Ahmed Feyzi Ağabey, müthiş bir zekâya, muhakeme gücüne ve ifade yeteneğine sahipti. Bazen bir sayfalık bir cümle kurardı; ne bir mantıkî boşluk ne bir cümle düşüklüğü ne de intizam ve insicam bozukluğuna rastlamak mümkün olurdu.
Abdülmuhsin Konevî Ağabey, Ahmed Feyzi Ağabeyi bir konferansa götürmüş. Üniversite talebeleri varmış. Onun hiç haberi yokken kürsüye davet etmişler. Düşünmüş, taşınmış, kürsüye çıkmak zorunda kalmış. İçinden geldiği gibi konuşmaya başlamış. Konuşması iki saat sürmüş. Sonra “Şimdi, işte yaptığımız bu giriş konuşmamızdan sonra, artık asıl meseleye geliyoruz” diyerek iki saat daha konuşmuş. Yaptığı dört saatlik konuşmaya rağmen, herkes pür dikkat dinlemiş ve büyük bir alkışla Ahmed Feyzi Ağabeyi havalara kaldırmış. Sonra Üstadın yanına gidince, olanları anlatılmış. Üstad Hazretleri “Acâib!” demiş. Üstadın bu ifadesinden kendisine bir ikaz çıkaran Ahmed Feyzi Ağabey, bir hafta hiç konuşmamış. Bilhassa takdir beklerken yüzüne dahi Üstadın bakmayışından endişeye kapılan Ahmed Feyzi Kul Ağabey, “Büyük bir hata işledim” diye tevbe ve istiğfara başlamış. Sonra Üstad, kendisini yanına çağırıp “Kardeşim, biz istihdam olunuyoruz. O konuşmayı sakın nefsinden bilmeyesin. Seni Allah istihdam etti de öyle güzel konuştun” demiş.
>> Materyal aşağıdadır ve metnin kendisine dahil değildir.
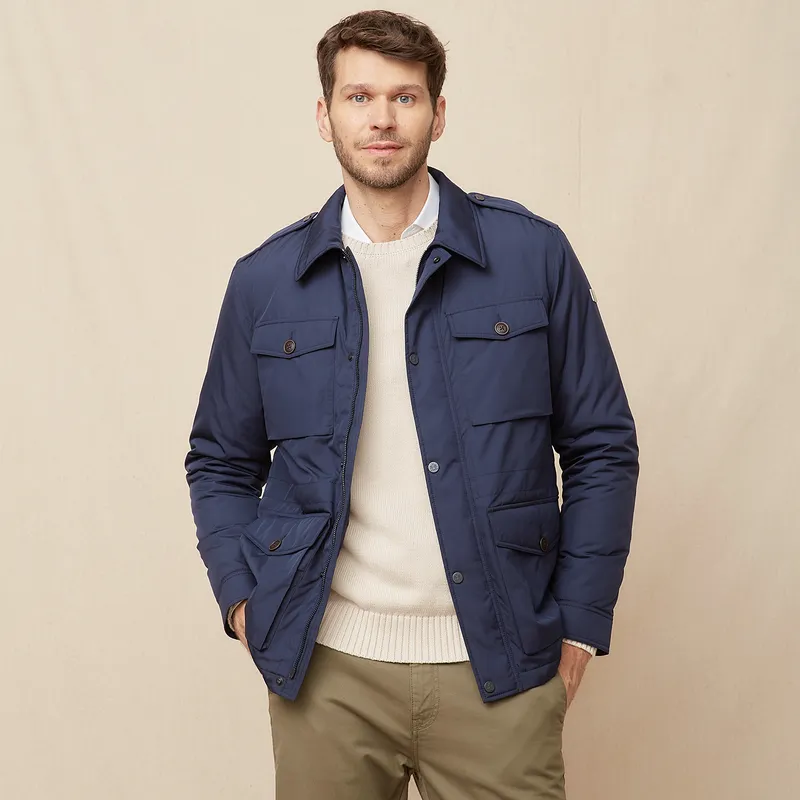LA MARTINA - Chaqueta Sport Hombre La Martina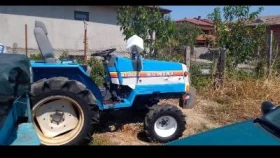 Трактор Mitsubishi МТ2001Д | Auto.bg — изображение 14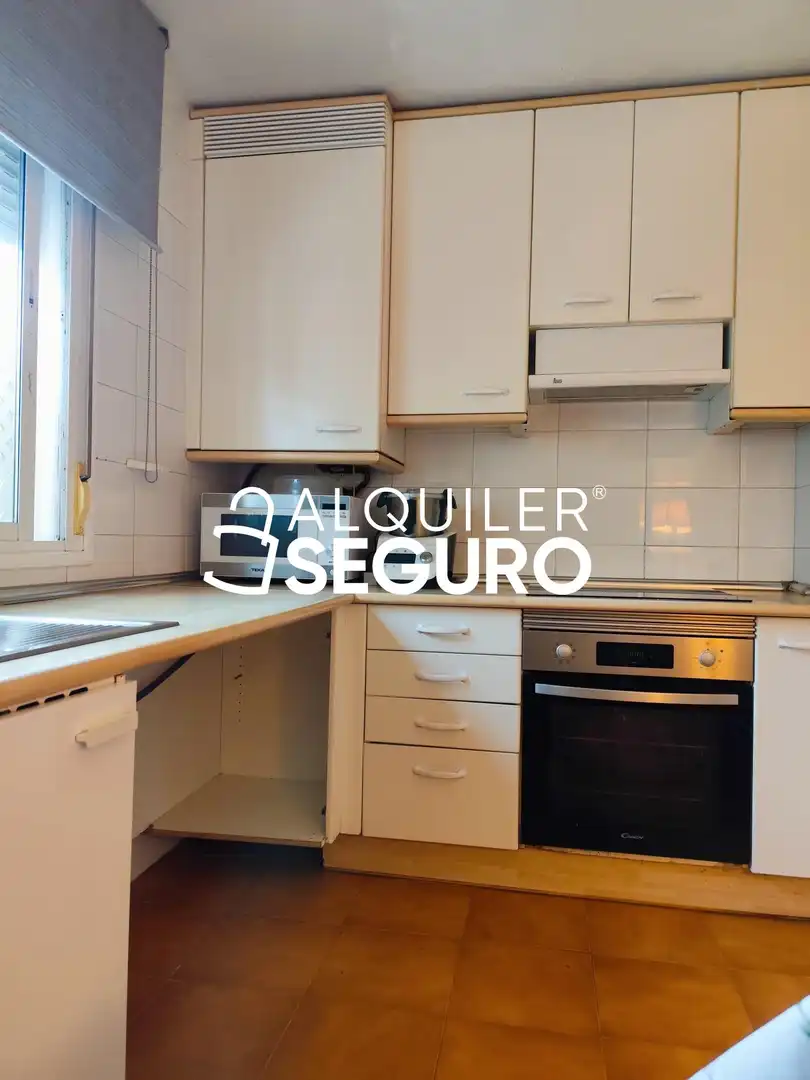 Kitchen of Houses for rent in Camarma de Esteruelas  with Air Conditioner, Heating and Terrace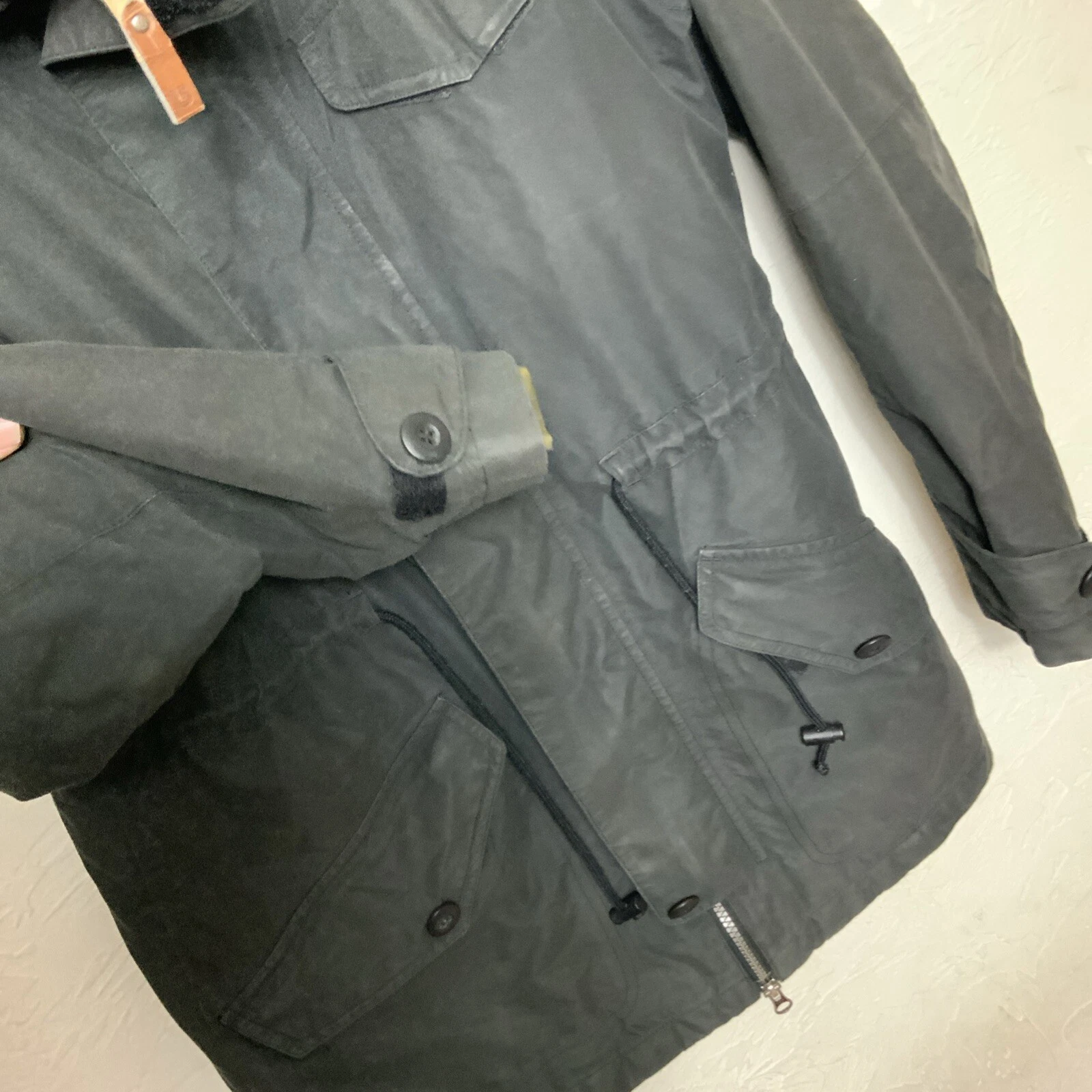 burton dry ride jacket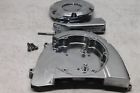 1d700 Yamaha Stratoliner Roadliner Oem Chrome Drive Pulley Cover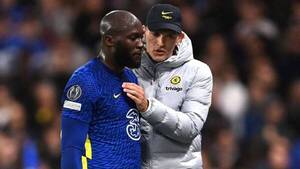 Crónica / DT del Chelsea ipochy porque todo el mundo le pregunta sobre la guerra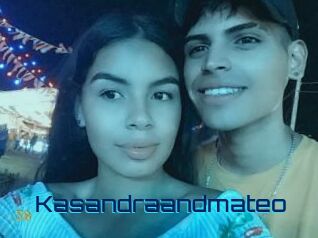 Kasandraandmateo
Merhum Halıcı Hüseyin Çağdır Ağabey, Ahmed Feyzi Ağabeyden bahsederken diyor ki: “Bizim İbrahim Ethem Sarıoğlu diye bir avukatımız vardı. Bir Ramazan vaizine, ‘Hocam, kafamı bir şey meşgul ediyor: Allah her şeyi yarattı, tamam; peki Allah’ı kim yarattı?’ şeklinde o zamanların modası bir sual soruyor. Hoca da “Yahu bunu karşıma niye getirdiniz? Böyle sual mi olur?’ diye çıkışıyor. Bir müddet sonra Tire Lisesindeyken aynı soruyu Ahmed Feyzi Ağabeye soruyor. O da ona “Oğlum! Bak sen tahsilli insansın, bak daha suali sorarken hata yapıyorsun, sen Hâlık arıyorsun, fakat mahlûk olsun, diyorsun. Hâlbuki Hâlık, mahlûk olmaz, mahlûk da Hâlık olmaz’ diyor. Nurlardan uzunca bir ders veriyor. Ethem Sarıoğlu, ‘Ben tam tatmin oldum’ diyerek memnuniyetlerini belirtiyor. Ahmed Feyzi Ağabey işin peşini bırakmayarak, Ethem’in ibadete de başlaması için bir mektup yazıyor. Avukat Ethem, bu veciz mektubu ezberlemiş! Ethem benim halıcı dükkânıma çok gelirdi. Böyle bir gün beraber otururken Ahmed Feyzi Ağabey de çıkageldi. Hasretle kucaklaştıktan sonra başladı mektubu ezberden okumaya. Ahmed Feyzi Ağabey, ‘Acâib! Kim yazmış bunları? Nasıl ifadeler bunlar?” demeye başladı. ‘Ahmed Feyzi Ağabey! Sen beni filanca tarihte ibadete davet için bu mektubu yazmıştın; ben bunu ezberledim!’ deyince, ‘Ah, ben eski halimi hiç göremeyom’ diye kendine has üslûbuyla cevap vermişti.”